» **Exercise instructions**: Needed from the data below: all lines that contain the word "group".

» **Records for processing**:
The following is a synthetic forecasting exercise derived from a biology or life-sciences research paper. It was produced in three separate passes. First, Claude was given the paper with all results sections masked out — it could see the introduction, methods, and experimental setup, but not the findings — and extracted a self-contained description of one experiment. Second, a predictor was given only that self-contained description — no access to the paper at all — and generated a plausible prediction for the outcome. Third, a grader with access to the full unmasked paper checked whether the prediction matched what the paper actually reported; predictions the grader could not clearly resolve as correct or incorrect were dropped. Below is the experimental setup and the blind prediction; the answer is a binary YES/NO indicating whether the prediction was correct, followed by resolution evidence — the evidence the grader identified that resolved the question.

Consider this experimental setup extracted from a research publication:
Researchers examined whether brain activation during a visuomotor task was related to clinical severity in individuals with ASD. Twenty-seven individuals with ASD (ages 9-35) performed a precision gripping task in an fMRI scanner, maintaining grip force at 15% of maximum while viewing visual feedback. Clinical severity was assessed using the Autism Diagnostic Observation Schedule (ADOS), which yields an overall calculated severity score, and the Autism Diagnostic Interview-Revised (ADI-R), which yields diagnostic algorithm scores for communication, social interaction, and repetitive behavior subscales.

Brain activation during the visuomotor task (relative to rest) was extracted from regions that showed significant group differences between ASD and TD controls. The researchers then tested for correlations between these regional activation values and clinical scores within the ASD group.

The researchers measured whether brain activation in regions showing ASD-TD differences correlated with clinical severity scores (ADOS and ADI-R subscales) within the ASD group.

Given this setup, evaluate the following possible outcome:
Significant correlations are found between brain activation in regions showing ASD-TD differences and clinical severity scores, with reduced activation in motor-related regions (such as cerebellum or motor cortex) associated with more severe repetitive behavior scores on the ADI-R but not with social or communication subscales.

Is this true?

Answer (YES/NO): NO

--

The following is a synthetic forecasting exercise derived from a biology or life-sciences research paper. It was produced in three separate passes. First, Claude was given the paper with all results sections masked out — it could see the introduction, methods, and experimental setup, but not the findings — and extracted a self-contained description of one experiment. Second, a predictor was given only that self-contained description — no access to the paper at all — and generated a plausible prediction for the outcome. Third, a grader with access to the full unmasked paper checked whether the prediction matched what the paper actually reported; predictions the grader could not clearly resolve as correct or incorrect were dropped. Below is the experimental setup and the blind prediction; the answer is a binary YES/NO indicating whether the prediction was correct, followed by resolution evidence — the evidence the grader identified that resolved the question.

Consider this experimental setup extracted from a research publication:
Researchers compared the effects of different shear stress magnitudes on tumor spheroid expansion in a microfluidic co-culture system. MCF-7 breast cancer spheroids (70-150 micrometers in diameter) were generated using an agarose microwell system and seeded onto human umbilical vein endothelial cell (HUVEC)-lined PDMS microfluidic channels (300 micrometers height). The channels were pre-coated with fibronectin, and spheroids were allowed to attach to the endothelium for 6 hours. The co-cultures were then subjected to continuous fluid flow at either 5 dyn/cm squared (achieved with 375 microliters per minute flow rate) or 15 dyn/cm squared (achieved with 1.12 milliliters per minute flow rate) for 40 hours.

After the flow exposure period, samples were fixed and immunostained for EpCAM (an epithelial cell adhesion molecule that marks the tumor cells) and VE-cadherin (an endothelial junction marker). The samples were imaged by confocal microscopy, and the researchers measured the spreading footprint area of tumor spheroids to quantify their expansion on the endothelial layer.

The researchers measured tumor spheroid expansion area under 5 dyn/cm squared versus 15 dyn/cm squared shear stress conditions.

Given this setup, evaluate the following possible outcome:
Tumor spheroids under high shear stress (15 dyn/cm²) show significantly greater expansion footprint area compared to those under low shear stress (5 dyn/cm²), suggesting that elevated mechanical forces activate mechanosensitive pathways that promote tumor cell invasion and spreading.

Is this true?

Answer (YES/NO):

==

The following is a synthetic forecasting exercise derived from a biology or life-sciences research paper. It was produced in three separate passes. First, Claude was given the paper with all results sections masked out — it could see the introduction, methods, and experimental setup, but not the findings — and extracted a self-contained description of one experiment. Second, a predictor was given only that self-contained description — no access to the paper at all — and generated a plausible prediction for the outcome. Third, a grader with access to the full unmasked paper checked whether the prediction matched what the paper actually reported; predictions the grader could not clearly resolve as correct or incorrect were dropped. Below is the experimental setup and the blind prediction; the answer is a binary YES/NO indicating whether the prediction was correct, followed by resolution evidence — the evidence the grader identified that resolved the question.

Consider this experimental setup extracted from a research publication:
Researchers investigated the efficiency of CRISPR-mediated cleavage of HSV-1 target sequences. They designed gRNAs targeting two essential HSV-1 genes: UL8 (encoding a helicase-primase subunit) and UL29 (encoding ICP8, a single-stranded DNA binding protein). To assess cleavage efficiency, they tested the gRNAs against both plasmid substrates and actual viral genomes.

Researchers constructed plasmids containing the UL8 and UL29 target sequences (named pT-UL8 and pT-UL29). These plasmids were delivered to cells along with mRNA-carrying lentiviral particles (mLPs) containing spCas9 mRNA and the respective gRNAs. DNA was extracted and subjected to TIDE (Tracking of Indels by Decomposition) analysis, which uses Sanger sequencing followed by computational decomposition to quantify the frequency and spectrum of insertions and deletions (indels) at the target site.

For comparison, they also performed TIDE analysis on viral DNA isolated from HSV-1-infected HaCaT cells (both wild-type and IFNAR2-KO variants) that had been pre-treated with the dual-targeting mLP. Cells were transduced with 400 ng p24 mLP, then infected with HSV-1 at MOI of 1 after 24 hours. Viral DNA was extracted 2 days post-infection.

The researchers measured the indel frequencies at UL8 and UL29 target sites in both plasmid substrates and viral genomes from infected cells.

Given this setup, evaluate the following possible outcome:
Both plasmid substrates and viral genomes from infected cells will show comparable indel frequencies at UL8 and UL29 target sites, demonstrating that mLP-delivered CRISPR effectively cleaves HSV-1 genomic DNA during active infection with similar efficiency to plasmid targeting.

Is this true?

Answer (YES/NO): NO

» **Finished task**:
Brain activation during the visuomotor task (relative to rest) was extracted from regions that showed significant group differences between ASD and TD controls. The researchers then tested for correlations between these regional activation values and clinical scores within the ASD group.
The researchers measured whether brain activation in regions showing ASD-TD differences correlated with clinical severity scores (ADOS and ADI-R subscales) within the ASD group.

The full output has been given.